It is interesting to note that the tangent at point $(p,q)$ for the circle $(x-h)^2+(y-k)^2=r^2$ is $$(x-h)(p-h)+(y-k)(q-k)=r^2$$ which is formulated simply by replacing one component of the squared $(x-a), (y-b)$ term with $p,q$ instead of $x,y$, i.e. "fixing" one of the components at $(p,q)$ and "releasing" the other.
Hence the tangent can be worked out instantly without going through the laborious process of finding the parametric point, differentiating to find the slope, and constructing the tangent equation!
Interestingly this seems to work for all conics (although not for other curves in general).

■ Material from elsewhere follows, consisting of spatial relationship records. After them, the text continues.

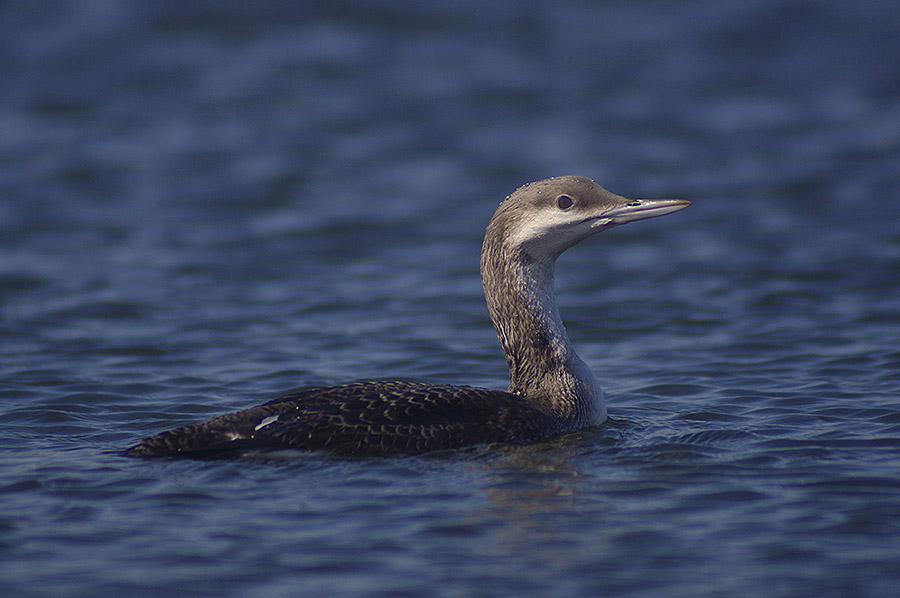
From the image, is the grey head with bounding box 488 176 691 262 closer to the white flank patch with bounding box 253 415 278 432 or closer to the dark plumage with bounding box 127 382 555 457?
the dark plumage with bounding box 127 382 555 457

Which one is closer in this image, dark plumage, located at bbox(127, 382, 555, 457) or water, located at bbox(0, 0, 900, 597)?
water, located at bbox(0, 0, 900, 597)

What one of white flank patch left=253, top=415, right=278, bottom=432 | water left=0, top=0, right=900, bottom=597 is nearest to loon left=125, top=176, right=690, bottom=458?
white flank patch left=253, top=415, right=278, bottom=432

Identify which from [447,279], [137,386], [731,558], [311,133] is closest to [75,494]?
[137,386]

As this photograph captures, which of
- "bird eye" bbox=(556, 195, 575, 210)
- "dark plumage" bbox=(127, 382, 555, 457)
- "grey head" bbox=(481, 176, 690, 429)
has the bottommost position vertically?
"dark plumage" bbox=(127, 382, 555, 457)

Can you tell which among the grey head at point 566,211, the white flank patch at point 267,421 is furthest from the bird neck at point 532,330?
the white flank patch at point 267,421

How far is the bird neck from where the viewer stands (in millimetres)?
6582

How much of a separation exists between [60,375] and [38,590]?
3.82m

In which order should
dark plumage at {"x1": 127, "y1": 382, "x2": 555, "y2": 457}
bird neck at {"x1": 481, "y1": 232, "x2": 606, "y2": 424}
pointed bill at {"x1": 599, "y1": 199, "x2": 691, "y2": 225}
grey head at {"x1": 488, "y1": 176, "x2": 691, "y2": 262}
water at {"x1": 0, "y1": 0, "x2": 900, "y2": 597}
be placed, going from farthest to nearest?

$$\begin{array} &&&\\ \hline \textbf{Conic}&\textbf{Equation}&\textbf{Tangent at }(p,q)\\ &\hline\\ \text{Circle} &\dfrac{(x-h)^2}{a^2}+\dfrac{(y-k)^2}{a^2}=1\qquad &\dfrac{(x-h)(p-h)}{a^2}+\dfrac{(y-k)(q-k)}{a^2}=1\qquad\\\\ \text{Ellipse}\qquad &\dfrac{(x-h)^2}{a^2}+\dfrac{(y-k)^2}{b^2}=1 &\dfrac{(x-h)(p-h)}{a^2}+\dfrac{(y-k)(q-k)}{b^2}=1\\\\ \text{Hyperbola}\qquad &\dfrac{(x-h)^2}{a^2}-\dfrac{(y-k)^2}{b^2}=1 &\dfrac{(x-h)(p-h)}{a^2}-\dfrac{(y-k)(q-k)}{b^2}=1\\\\ \text{Parabola} &\dfrac{(x-h)^2}{a^2}+\dfrac{y-k}b=1 &\dfrac{(x-h)(p-h)}{a^2}+\dfrac{\frac12 (\overline{y-k}+\overline{q-k})}b=1\\ \hline \end{array}\\ $$
See desmos implementation here.
Why does this work, and is there an intuitive or geometric explanation?
Addendum
Following some very useful solutions posted, here's a desmos implementation for the "Instant Tangent" of a general conic.
The gradient of the circle at $(p,q)$ is $f=[2(p-h),2(q-k)]^{T}.$ This is perpendicular to the curve at the point $(p,q).$ But the tangent line is exactly the perpendicular line to $f$, so we should have $(x,y)\cdot f=(p,q)\cdot f$ for all points on the line. In other words, $2x(p-h)+2y(q-k)=2p(p-h)+2q(q-k),$ or equivalently, $(x-h)(p-h)+(y-k)(q-k)=(p-h)^{2}+(q-k)^{2}=r^{2},$ where the last equality follows since $(p,q)$ lies on the curve.
I believe this explains all of these examples.